The conference began with two high-profile announcements, and many more. “Now it’s down to the substance of the negotiations, and the ability of parties to truly capture what they’ve done here and articulate to the world that this was indeed the ambition-raising moment that it needed to be,” Abreu said.

That will mean incorporating the big announcements in the COP decision text, where they’ll become a part of the process of implementing the Paris Agreement rather than standing off to one side as voluntary declarations. But to make that happen, “we are going to need the U.K. presidency to pivot from the headline-grabbing announcement role to the hands-on COP president” that uses its persistence and moral suasion to build a more robust final outcome for the conference — just as past COP presidents have done.

The U.K.’s local media will be reporting on the weekend carried reports that negotiators for Saudi Arabia were trying to block the “cover decision” and delay action on climate change adaptation. It’s a role the sprawling petro-state has played in the pastAt UN-hosted Climate Meetings

Abreu and other close observers said it’s too early in the negotiations to speculate on which countries might be supporting or obstructing action on the key pieces of a rapid decarbonization agenda. But Jean Su, energy justice director and senior attorney at the U.S. Center for Biological Diversity, pointed to a more pervasive COP culture that kept the words “fossil fuels” out of the Paris Agreement itself, and could do the same with this year’s COP decision.
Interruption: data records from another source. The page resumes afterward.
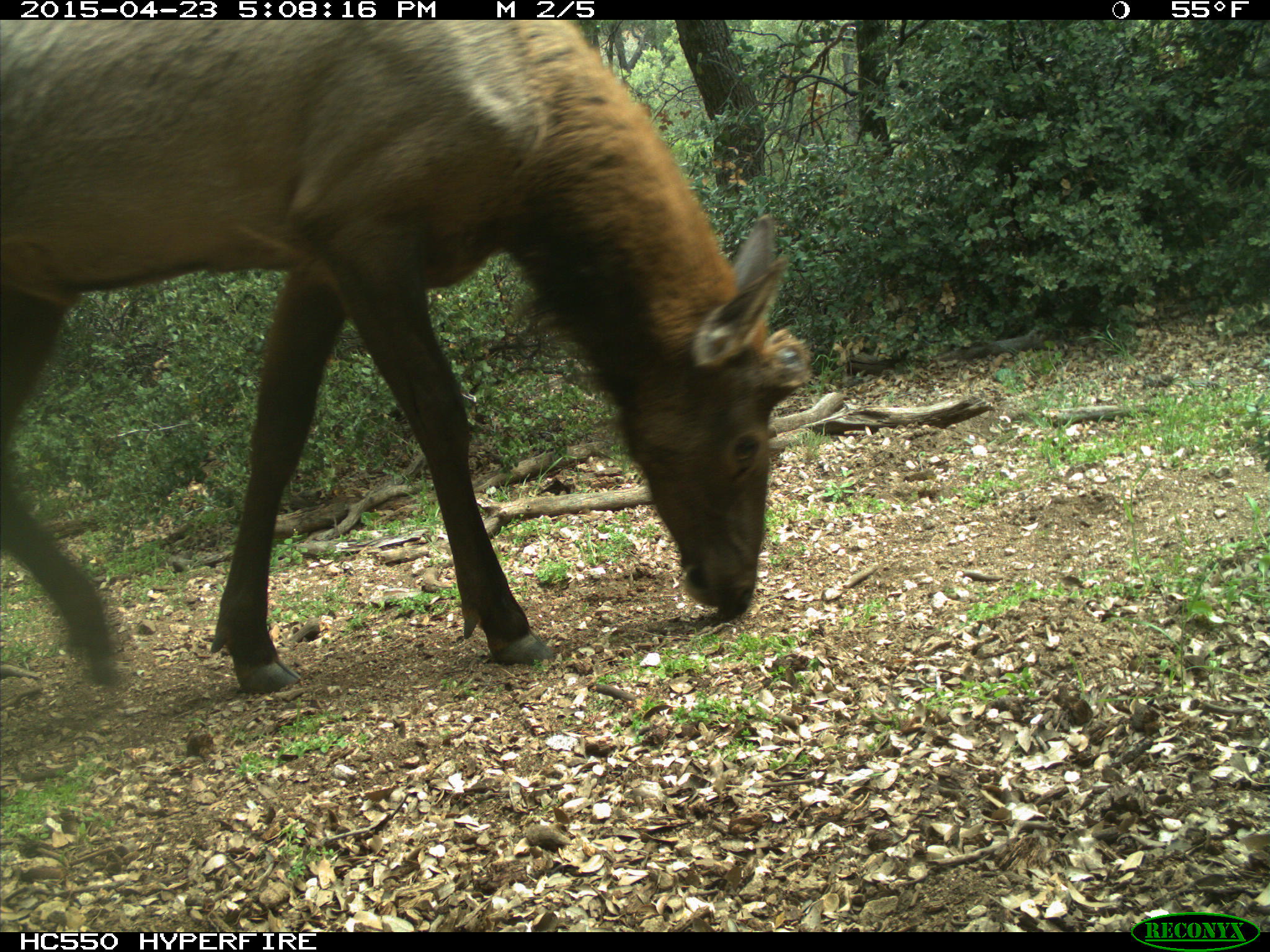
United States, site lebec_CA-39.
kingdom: Animalia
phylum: Chordata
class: Mammalia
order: Artiodactyla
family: Cervidae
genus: Cervus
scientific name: Cervus canadensis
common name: elk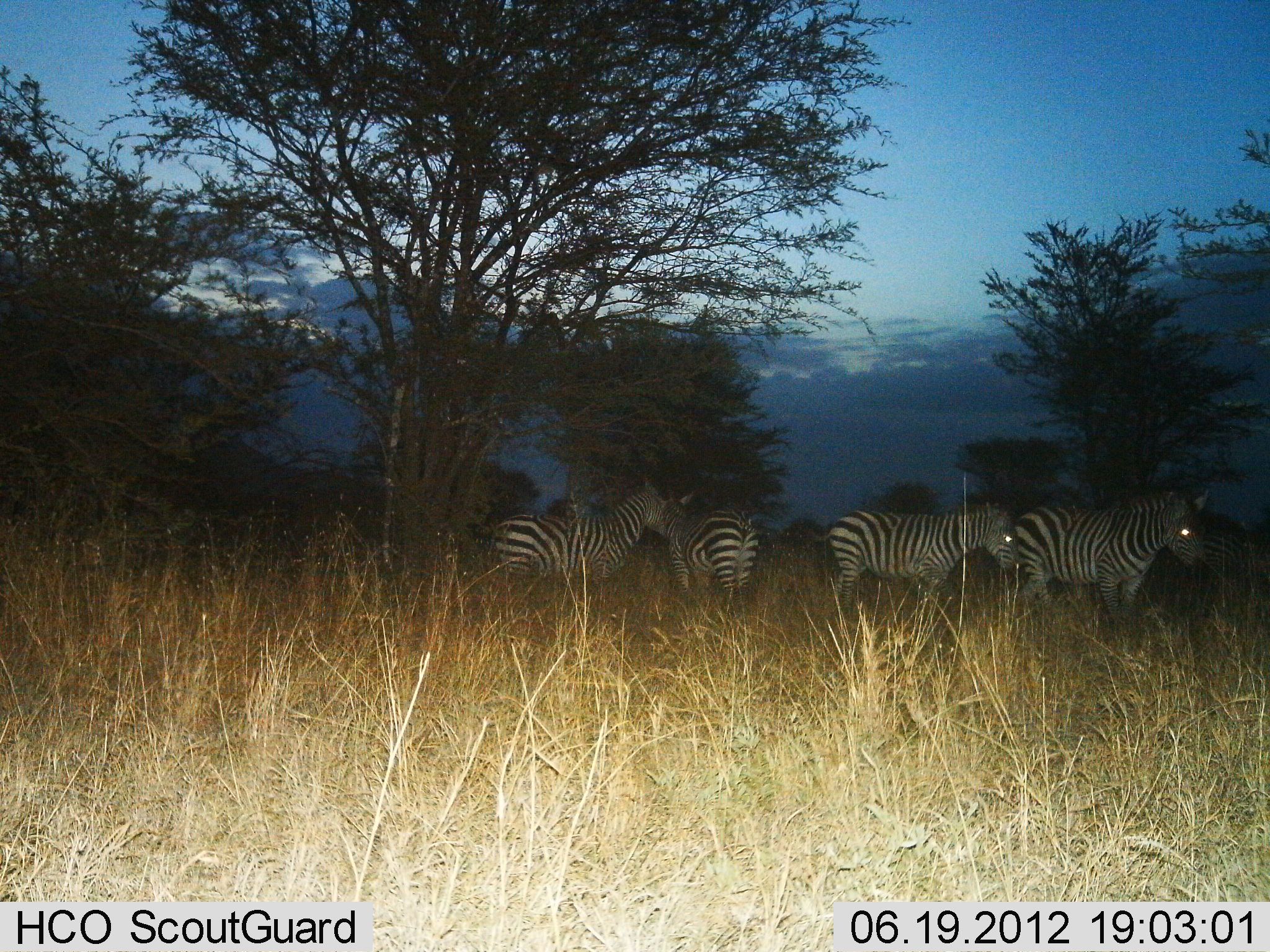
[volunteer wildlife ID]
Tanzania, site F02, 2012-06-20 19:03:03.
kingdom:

“There’s just a gentlemen’s agreement among all these countries that they don’t need to actually deal with fossil fuels,” Su told The Mix. “It means you don’t have to negotiate about it, you don’t have to confront it, and you can still allow the fossil fuel companies to keep sponsoring the COPs.”
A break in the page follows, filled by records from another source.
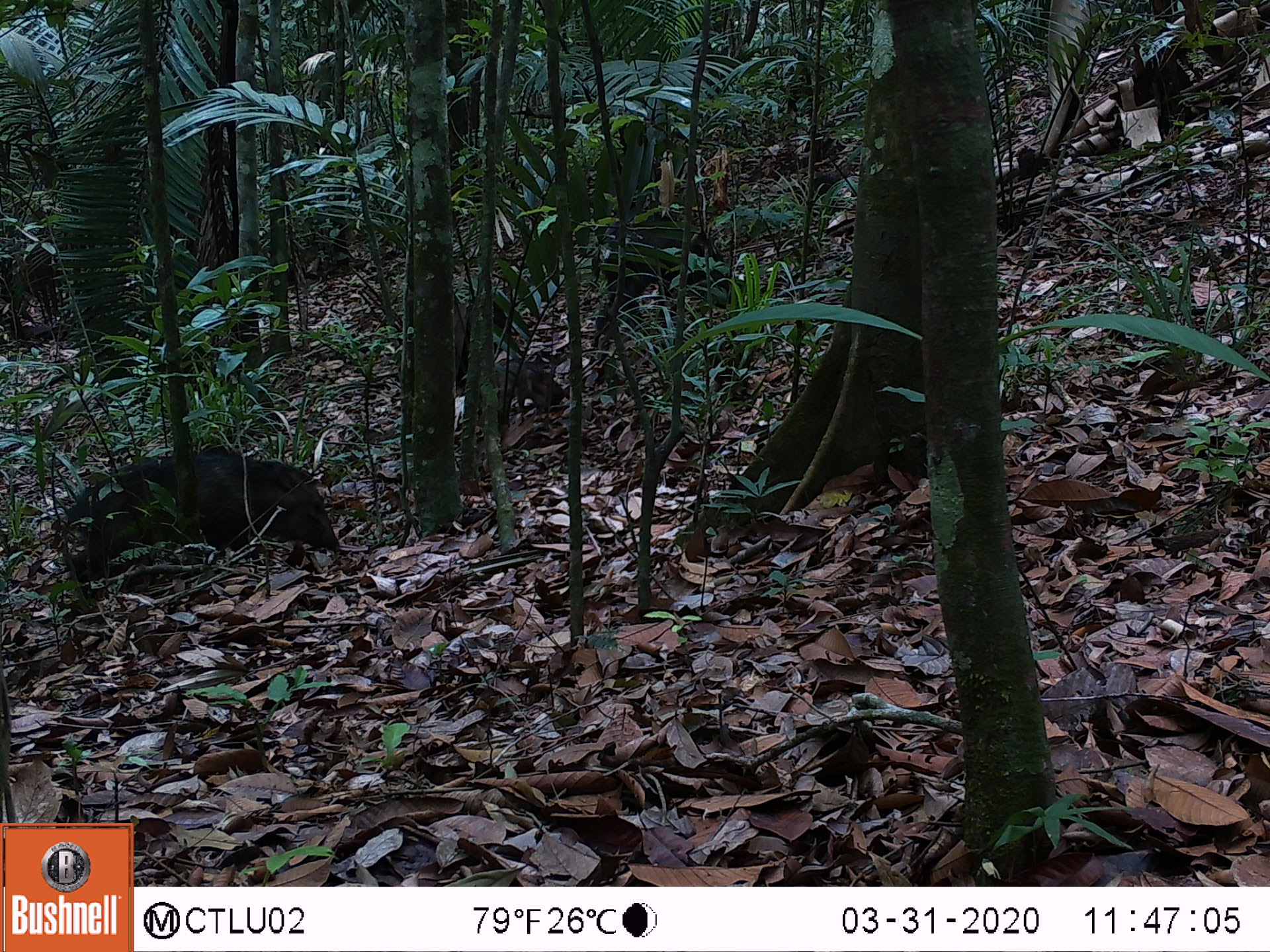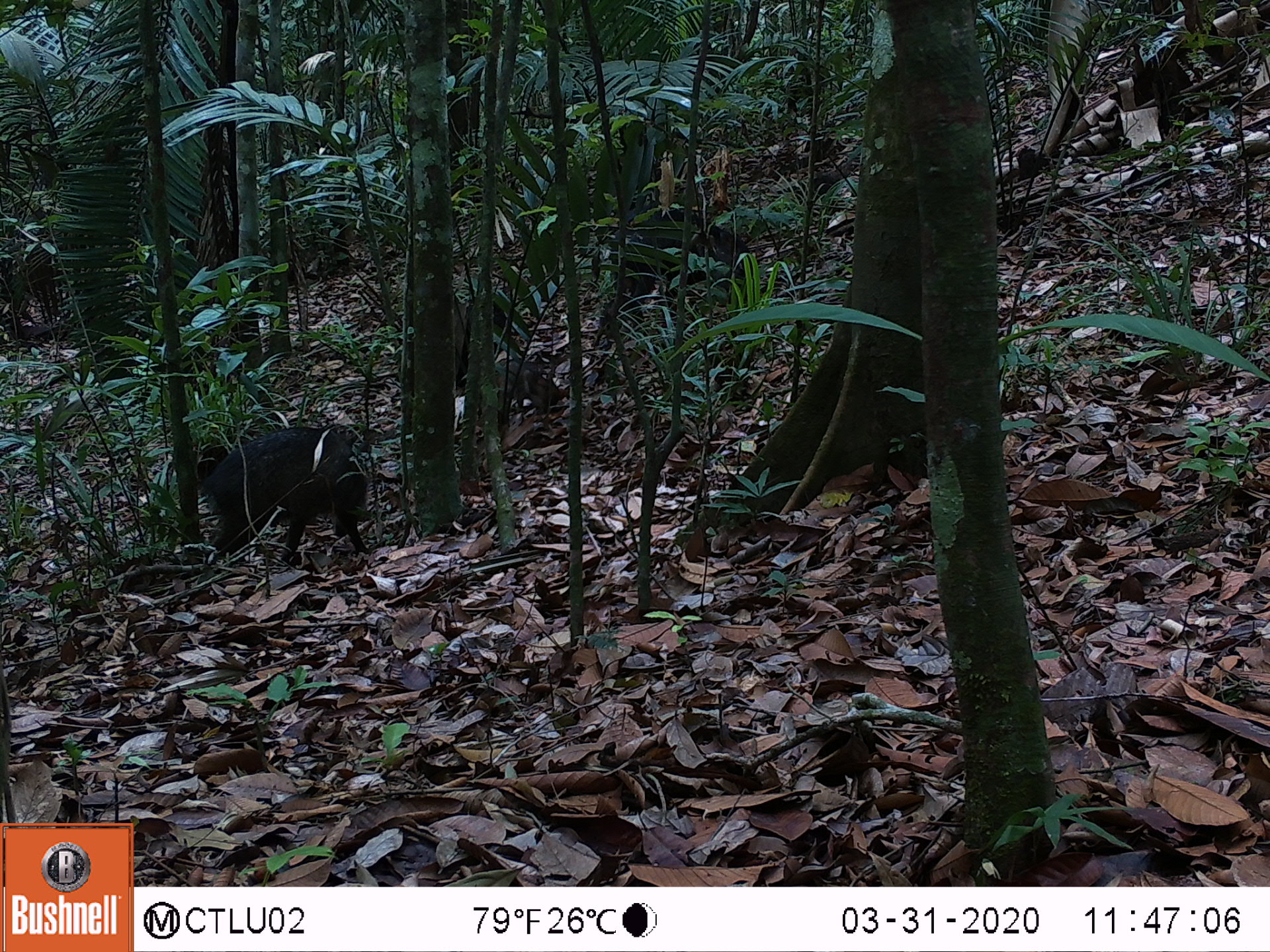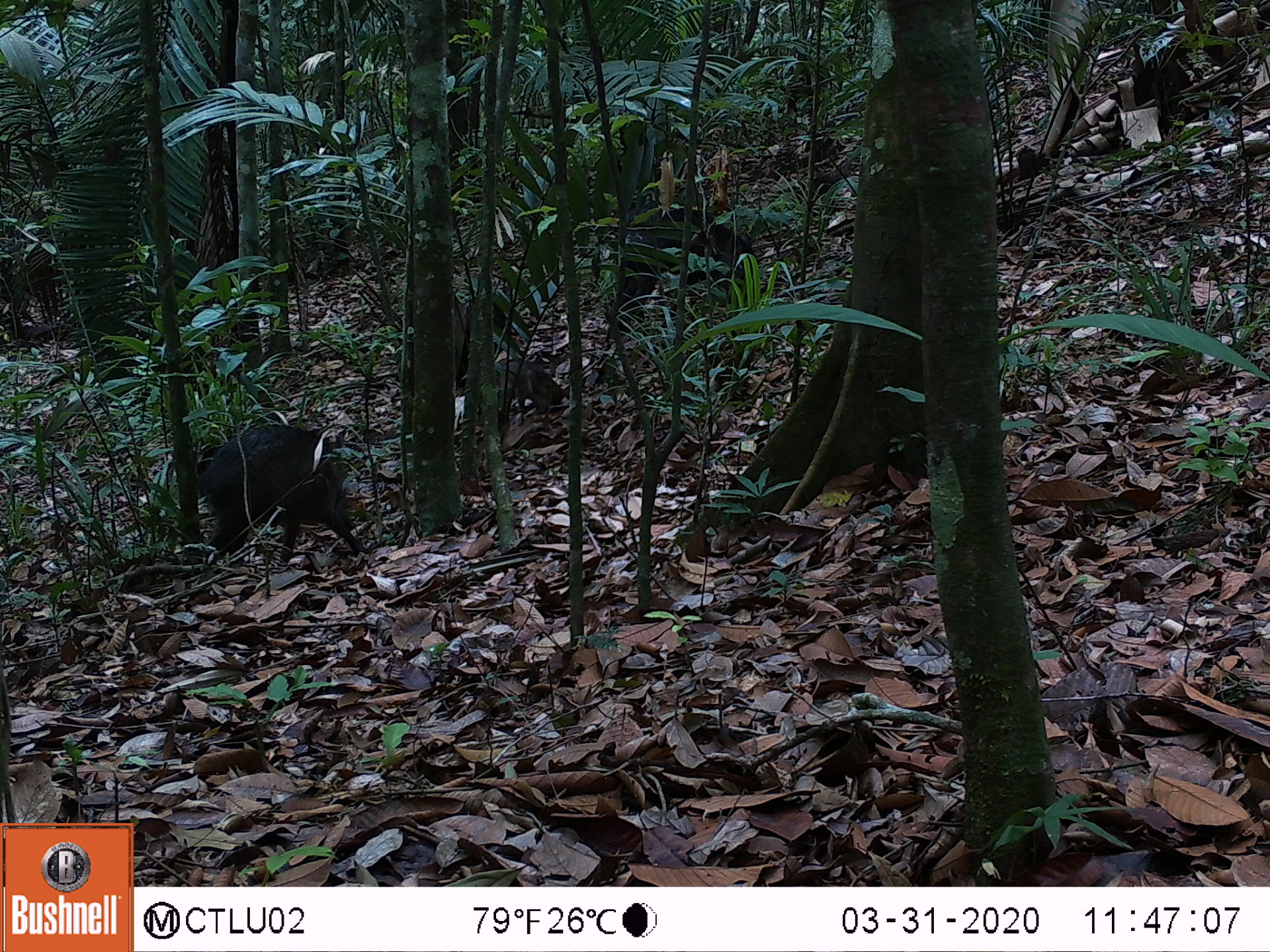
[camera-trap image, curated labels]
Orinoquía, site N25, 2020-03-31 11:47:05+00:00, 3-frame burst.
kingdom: Animalia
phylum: Chordata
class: Mammalia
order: Artiodactyla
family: Tayassuidae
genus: Pecari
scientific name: Pecari tajacu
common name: collared peccary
Collared peccary (Pecari tajacu).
Whatever form they take in the final COP decision, the Fossil Fuel Non-Proliferation Treaty Initiative says it’s looking for solid commitments to action.
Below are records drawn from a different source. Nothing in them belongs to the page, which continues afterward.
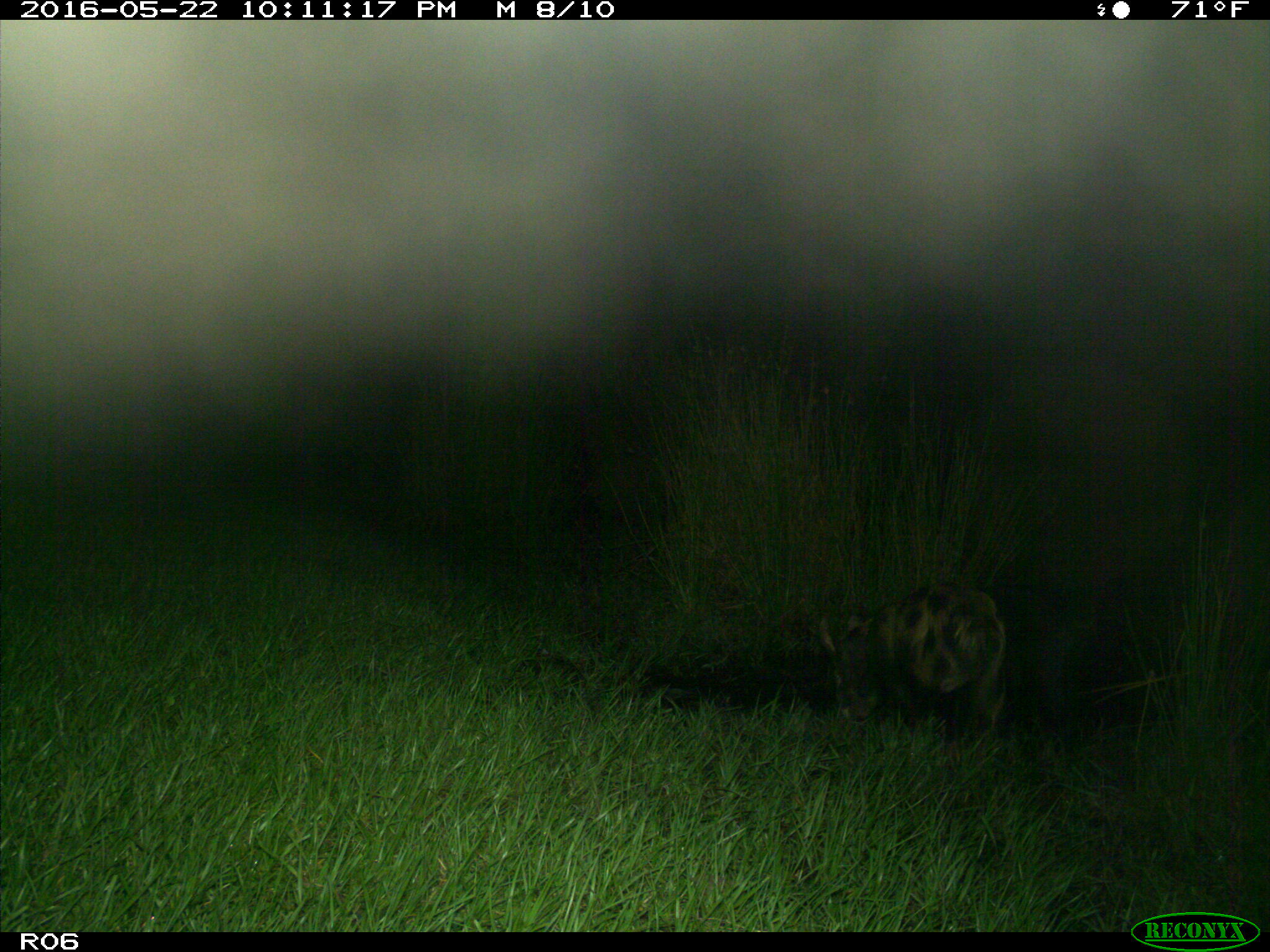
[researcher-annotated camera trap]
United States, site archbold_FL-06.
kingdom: Animalia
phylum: Chordata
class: Mammalia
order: Artiodactyla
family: Suidae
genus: Sus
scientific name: Sus scrofa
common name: wild boar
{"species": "Sus scrofa (wild boar)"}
“While having fossil fuels explicitly mentioned is preferred, the real litmus test for whether self-proclaimed climate leaders can truly claim that title is whether the core discussion actually focuses on it,” Director Alex Rafalowicz said in a statement.

“Governments must do more than just unilateral and bilateral announcements and pick up their fair share of collective responsibility. They must make commitments to stop fossil fuel expansion, phase out current production, and foster the collaboration needed for a just transition in a form that would be accountable under international law.”